Nashua Nuke Threat Overblown
Report City Targeted by Chinese Missiles Called Suspicious
Nashua — Despite rumors circulating on the Internet that Nashua is in the crosshairs of the Chinese military, residents of the Gate City probably don’t need to worry about a nuclear strike anytime soon.
A graphic appearing on several English-language websites this week purports to reveal China’s nuclear targets in the United States.
The map shows bands of orange and red stretching from the West Coast to Chicago, supposedly depicting the fallout from a nuclear strike near Seattle. The map also contains 21 black dots arranged across the country, which some have interpreted to be China’s strategic targets.
One of those dots is centered in southern New Hampshire, in the area of Nashua.
While the map has been gaining attention on the Internet, Taylor Fravel, associate professor at the Massachusetts Institute of Technology, believes the graphic was created by tabloid journalists and not the Chinese government.
Fravel, who specializes in China and its military, said he knew immediately when the graphic was published earlier this week that it should be taken with a grain of salt.
To begin with, it appears the person who made the map has little knowledge of U.S. geography, Fravel said, since the supposed targets include rural parts of New Hampshire and Vermont and avoiding population centers like Boston.
Another obvious clue that the map is suspicious is the fact that it was published by the Global Times, an English-language Chinese newspaper that Fravel said has a reputation of playing loose with the facts. While the paper has ties to the government, Fravel said the ruling party wouldn’t turn to the Global Times to release official communications, let alone a map of strategic targets.
“The state would not release anything through the Global Times,” Fravel said.

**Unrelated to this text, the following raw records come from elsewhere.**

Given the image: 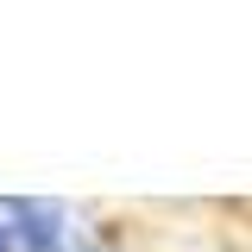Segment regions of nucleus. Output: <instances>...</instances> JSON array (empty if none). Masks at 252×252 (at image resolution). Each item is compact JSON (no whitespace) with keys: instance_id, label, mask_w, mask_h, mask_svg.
Masks as SVG:
<instances>
[{"instance_id":"obj_1","label":"nucleus","mask_w":252,"mask_h":252,"mask_svg":"<svg viewBox=\"0 0 252 252\" xmlns=\"http://www.w3.org/2000/svg\"><path fill=\"white\" fill-rule=\"evenodd\" d=\"M19 240L32 252H57L63 246V215L51 202H19Z\"/></svg>"},{"instance_id":"obj_2","label":"nucleus","mask_w":252,"mask_h":252,"mask_svg":"<svg viewBox=\"0 0 252 252\" xmlns=\"http://www.w3.org/2000/svg\"><path fill=\"white\" fill-rule=\"evenodd\" d=\"M0 252H6V227H0Z\"/></svg>"}]
</instances>
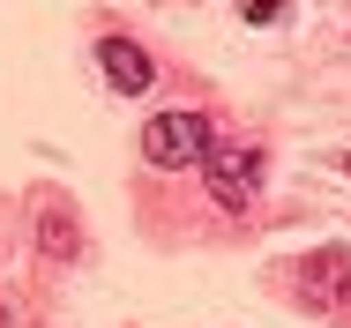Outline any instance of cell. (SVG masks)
I'll return each instance as SVG.
<instances>
[{
    "instance_id": "277c9868",
    "label": "cell",
    "mask_w": 351,
    "mask_h": 328,
    "mask_svg": "<svg viewBox=\"0 0 351 328\" xmlns=\"http://www.w3.org/2000/svg\"><path fill=\"white\" fill-rule=\"evenodd\" d=\"M38 224H45V231H38V239H45V254H75V209H60V201H53Z\"/></svg>"
},
{
    "instance_id": "3957f363",
    "label": "cell",
    "mask_w": 351,
    "mask_h": 328,
    "mask_svg": "<svg viewBox=\"0 0 351 328\" xmlns=\"http://www.w3.org/2000/svg\"><path fill=\"white\" fill-rule=\"evenodd\" d=\"M97 67H105V82H112L120 97H142V90L157 82V60L142 53L135 38H97Z\"/></svg>"
},
{
    "instance_id": "7a4b0ae2",
    "label": "cell",
    "mask_w": 351,
    "mask_h": 328,
    "mask_svg": "<svg viewBox=\"0 0 351 328\" xmlns=\"http://www.w3.org/2000/svg\"><path fill=\"white\" fill-rule=\"evenodd\" d=\"M195 172L210 179V194L224 209H247V201L262 194V149H247V142H210V157Z\"/></svg>"
},
{
    "instance_id": "52a82bcc",
    "label": "cell",
    "mask_w": 351,
    "mask_h": 328,
    "mask_svg": "<svg viewBox=\"0 0 351 328\" xmlns=\"http://www.w3.org/2000/svg\"><path fill=\"white\" fill-rule=\"evenodd\" d=\"M0 328H8V314H0Z\"/></svg>"
},
{
    "instance_id": "6da1fadb",
    "label": "cell",
    "mask_w": 351,
    "mask_h": 328,
    "mask_svg": "<svg viewBox=\"0 0 351 328\" xmlns=\"http://www.w3.org/2000/svg\"><path fill=\"white\" fill-rule=\"evenodd\" d=\"M210 142H217L210 120L180 105V112H157V120L142 127V164H157V172H187V164L210 157Z\"/></svg>"
},
{
    "instance_id": "8992f818",
    "label": "cell",
    "mask_w": 351,
    "mask_h": 328,
    "mask_svg": "<svg viewBox=\"0 0 351 328\" xmlns=\"http://www.w3.org/2000/svg\"><path fill=\"white\" fill-rule=\"evenodd\" d=\"M337 164H344V172H351V149H344V157H337Z\"/></svg>"
},
{
    "instance_id": "5b68a950",
    "label": "cell",
    "mask_w": 351,
    "mask_h": 328,
    "mask_svg": "<svg viewBox=\"0 0 351 328\" xmlns=\"http://www.w3.org/2000/svg\"><path fill=\"white\" fill-rule=\"evenodd\" d=\"M284 15V0H247V23H277Z\"/></svg>"
}]
</instances>
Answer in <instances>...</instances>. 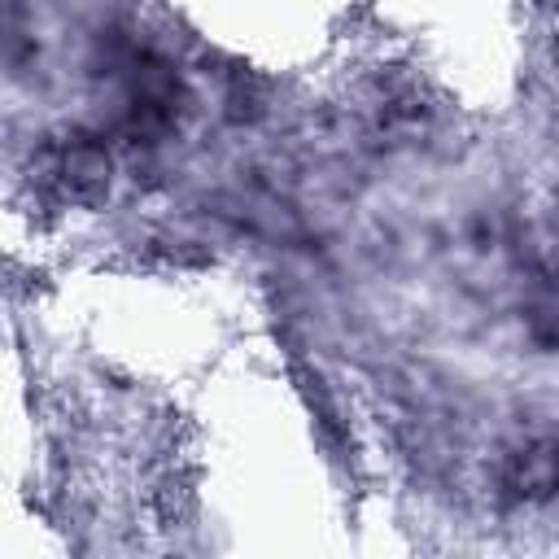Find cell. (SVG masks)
Listing matches in <instances>:
<instances>
[{
    "instance_id": "obj_1",
    "label": "cell",
    "mask_w": 559,
    "mask_h": 559,
    "mask_svg": "<svg viewBox=\"0 0 559 559\" xmlns=\"http://www.w3.org/2000/svg\"><path fill=\"white\" fill-rule=\"evenodd\" d=\"M109 175H114L109 148L96 144L92 135H70L48 157V179L70 201H96V197H105L109 192Z\"/></svg>"
},
{
    "instance_id": "obj_2",
    "label": "cell",
    "mask_w": 559,
    "mask_h": 559,
    "mask_svg": "<svg viewBox=\"0 0 559 559\" xmlns=\"http://www.w3.org/2000/svg\"><path fill=\"white\" fill-rule=\"evenodd\" d=\"M520 480H524V485H537V489L559 493V441H550V445L533 450V454H528V467L520 472Z\"/></svg>"
}]
</instances>
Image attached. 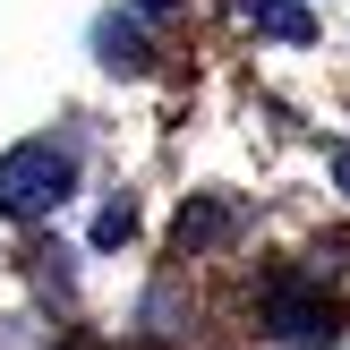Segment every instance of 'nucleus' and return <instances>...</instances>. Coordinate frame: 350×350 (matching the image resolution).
Listing matches in <instances>:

Fravel says tabloid journalism also played a role in helping the phony map begin to circulate in the United States. It appears that The Washington Times, the conservative newspaper founded in the 1980s by Rev. Sun Myung Moon and the Unification Church, was the first U.S. news outlet to feature the map in a story. While the Global Times report portrayed China’s nuclear strike capabilities as a new development, Fravel said China has actually possessed long-range missiles capable of striking the East Coast of the United States since the 1990s.
“I would say the numbers are pretty small ... We’re talking maybe 40,” he said.
On Friday, the website Drudge Report posted a link to the Washington Times story with the headline: “Chinese state media show plans for nuke strikes on U.S. cities... Damage projections for Seattle and Los Angeles.”
On the discussion forum northeastshooters.com, which caters to gun enthusiasts, one person was puzzled at why Nashua would be a target.
“(What) is in Nashua that makes it a nuke worthy target?” the commenter asked. “I mean, (Portsmouth Naval Shipyard) is a far more worthy nuke target. And no Boston? What are those Chinese thinking?”
Although the city is home to one of the country’s largest defense contractors – BAE Systems – Nashua’s other strategic advantages weren’t immediately apparent to the people who responded.
“Why destroy all that infrastructure when they don’t have to? They don’t want to destroy us, they want to own us,” wrote one person.
Another commenter from Massachusetts developed a different theory about the benefits of targeting Nashua: “To deprive us of cheap liquor and cigarettes.”